***** Document excerpt
- Sire: Sir Tristram
- Grandsire: Sir Ivor
- Dam: Horlicks
- Damsire: Three Legs
- Sex: Gelding
- Foaled: 24 November 1994 (age 31)
- Country: New Zealand
- Colour: Bay
- Breeder: G. W. de Gruchy
- Owner: B. A. Schroder, A. P. Ramsden, P. A. Moroney & others
- Trainer: Michael Moroney
- Earnings: $2,383,467

Major wins
- Melbourne Cup (2000) Saab Quality (2000) The Bart Cummings (2000)

Awards
- Australian Champion Stayer (2001)

= Brew (horse) =

New Zealand-bred Thoroughbred racehorse

Brew (foaled 1994 in New Zealand) is a small, plain bay Thoroughbred gelding who won the 2000 Melbourne Cup for trainer Mike Moroney and jockey Kerrin McEvoy.

==Racing career==

Brew's first stakes win was the Listed Japan Trophy at 2559 metres on Turnbull Stakes day. This race is now called The Bart Cummings and is run at Group 3 level. Brew carried the lightweight of 49 kilograms and defeated the veteran Yippyio and the stablemate Second Coming in the Melbourne Cup. After finishing second to Yippyio in the Moonee Valley Cup, Brew qualified for the Melbourne Cup by winning The Group 2 Saab Quality at 2500 metres on Derby Day, three days before the Cup. When winning the Saab Quality, Brew achieved a Timeform rating of 113. Brew is a son of Sir Tristram and the champion New Zealand racemare and Japan Cup winner Horlicks but was gelded before showing his best form. The Melbourne Cup was Brew's last win. In the Melbourne Cup, Brew achieved a career peak Timeform rating of 114. Brew also ran in the previous Melbourne Cup in 1999 which was won by
Rogan Josh

Some time after winning the Melbourne Cup, Brew was spelled from racing and trained for duty as a police horse in Melbourne. He returned to racing but never found his previous form.
**********
***** Dataset rows
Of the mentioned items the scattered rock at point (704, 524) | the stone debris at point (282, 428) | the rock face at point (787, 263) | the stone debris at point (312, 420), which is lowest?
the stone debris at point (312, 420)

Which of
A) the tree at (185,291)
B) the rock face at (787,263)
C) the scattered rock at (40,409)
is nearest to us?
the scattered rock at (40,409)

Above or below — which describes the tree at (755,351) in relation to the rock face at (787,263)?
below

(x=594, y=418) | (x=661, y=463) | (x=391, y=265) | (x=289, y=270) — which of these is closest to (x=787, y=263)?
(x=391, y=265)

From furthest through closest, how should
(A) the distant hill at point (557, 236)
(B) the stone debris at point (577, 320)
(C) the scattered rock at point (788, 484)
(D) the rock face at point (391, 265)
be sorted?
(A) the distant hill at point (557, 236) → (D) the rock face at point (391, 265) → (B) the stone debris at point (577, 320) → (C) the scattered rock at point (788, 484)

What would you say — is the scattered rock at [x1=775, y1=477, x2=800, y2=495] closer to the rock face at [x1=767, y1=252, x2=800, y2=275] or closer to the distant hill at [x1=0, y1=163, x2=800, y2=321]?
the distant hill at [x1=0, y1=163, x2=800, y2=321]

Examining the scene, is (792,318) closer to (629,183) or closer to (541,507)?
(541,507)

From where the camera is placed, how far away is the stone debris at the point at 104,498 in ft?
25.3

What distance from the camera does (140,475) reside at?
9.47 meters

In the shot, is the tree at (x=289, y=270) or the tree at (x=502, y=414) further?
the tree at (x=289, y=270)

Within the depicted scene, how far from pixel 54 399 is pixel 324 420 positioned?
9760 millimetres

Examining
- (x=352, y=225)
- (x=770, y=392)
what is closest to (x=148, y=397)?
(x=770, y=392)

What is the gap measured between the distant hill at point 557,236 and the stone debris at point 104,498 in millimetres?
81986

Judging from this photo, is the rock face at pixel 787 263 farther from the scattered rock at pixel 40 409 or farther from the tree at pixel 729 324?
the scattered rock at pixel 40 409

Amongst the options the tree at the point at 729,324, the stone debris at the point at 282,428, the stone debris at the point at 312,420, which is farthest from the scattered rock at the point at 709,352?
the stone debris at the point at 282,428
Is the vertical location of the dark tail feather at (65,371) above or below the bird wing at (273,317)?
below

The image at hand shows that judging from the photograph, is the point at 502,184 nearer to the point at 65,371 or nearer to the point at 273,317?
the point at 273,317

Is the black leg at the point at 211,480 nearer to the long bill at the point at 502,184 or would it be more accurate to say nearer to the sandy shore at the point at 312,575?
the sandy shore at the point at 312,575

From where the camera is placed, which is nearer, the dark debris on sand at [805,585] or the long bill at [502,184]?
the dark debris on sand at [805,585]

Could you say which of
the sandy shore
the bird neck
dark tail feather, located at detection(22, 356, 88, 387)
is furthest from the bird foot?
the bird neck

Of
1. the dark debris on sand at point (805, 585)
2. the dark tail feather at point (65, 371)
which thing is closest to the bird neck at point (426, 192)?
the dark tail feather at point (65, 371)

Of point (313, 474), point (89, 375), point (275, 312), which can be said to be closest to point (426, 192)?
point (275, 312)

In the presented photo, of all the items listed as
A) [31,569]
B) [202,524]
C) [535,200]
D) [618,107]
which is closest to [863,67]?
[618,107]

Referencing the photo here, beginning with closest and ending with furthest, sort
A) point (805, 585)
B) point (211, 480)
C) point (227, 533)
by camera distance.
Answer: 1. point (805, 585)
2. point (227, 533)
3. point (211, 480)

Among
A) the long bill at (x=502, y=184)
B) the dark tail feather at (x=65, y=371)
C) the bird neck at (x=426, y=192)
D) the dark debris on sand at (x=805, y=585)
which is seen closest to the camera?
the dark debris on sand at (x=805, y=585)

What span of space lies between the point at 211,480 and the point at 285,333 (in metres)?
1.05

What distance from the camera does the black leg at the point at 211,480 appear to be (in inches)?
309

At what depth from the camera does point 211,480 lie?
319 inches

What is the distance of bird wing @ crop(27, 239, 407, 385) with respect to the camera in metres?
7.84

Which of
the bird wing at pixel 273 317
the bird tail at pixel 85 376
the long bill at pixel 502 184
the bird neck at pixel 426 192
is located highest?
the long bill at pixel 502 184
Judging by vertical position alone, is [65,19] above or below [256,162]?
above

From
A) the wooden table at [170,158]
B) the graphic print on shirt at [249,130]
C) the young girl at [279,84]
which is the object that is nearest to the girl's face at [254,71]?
**********
■ Work to complete:
a: List the races shown under "Major wins" in the Brew racehorse article.
b: Write the next part of the article about the racehorse Brew, picking up after its final sentence.

■ Expected responses:
a:
- Melbourne Cup (2000)
- Saab Quality (2000)
- The Bart Cummings (2000)

b:
==Retirement==

Brew retired to the Living Legends, the International Home of Rest for Champion Horses located in Woodlands Historic Park, Greenvale, Victoria, Australia. After the death of 1999 winner Rogan Josh on 24 June 2022, he became the oldest and the earliest winning of all the surviving Melbourne Cup winning horses.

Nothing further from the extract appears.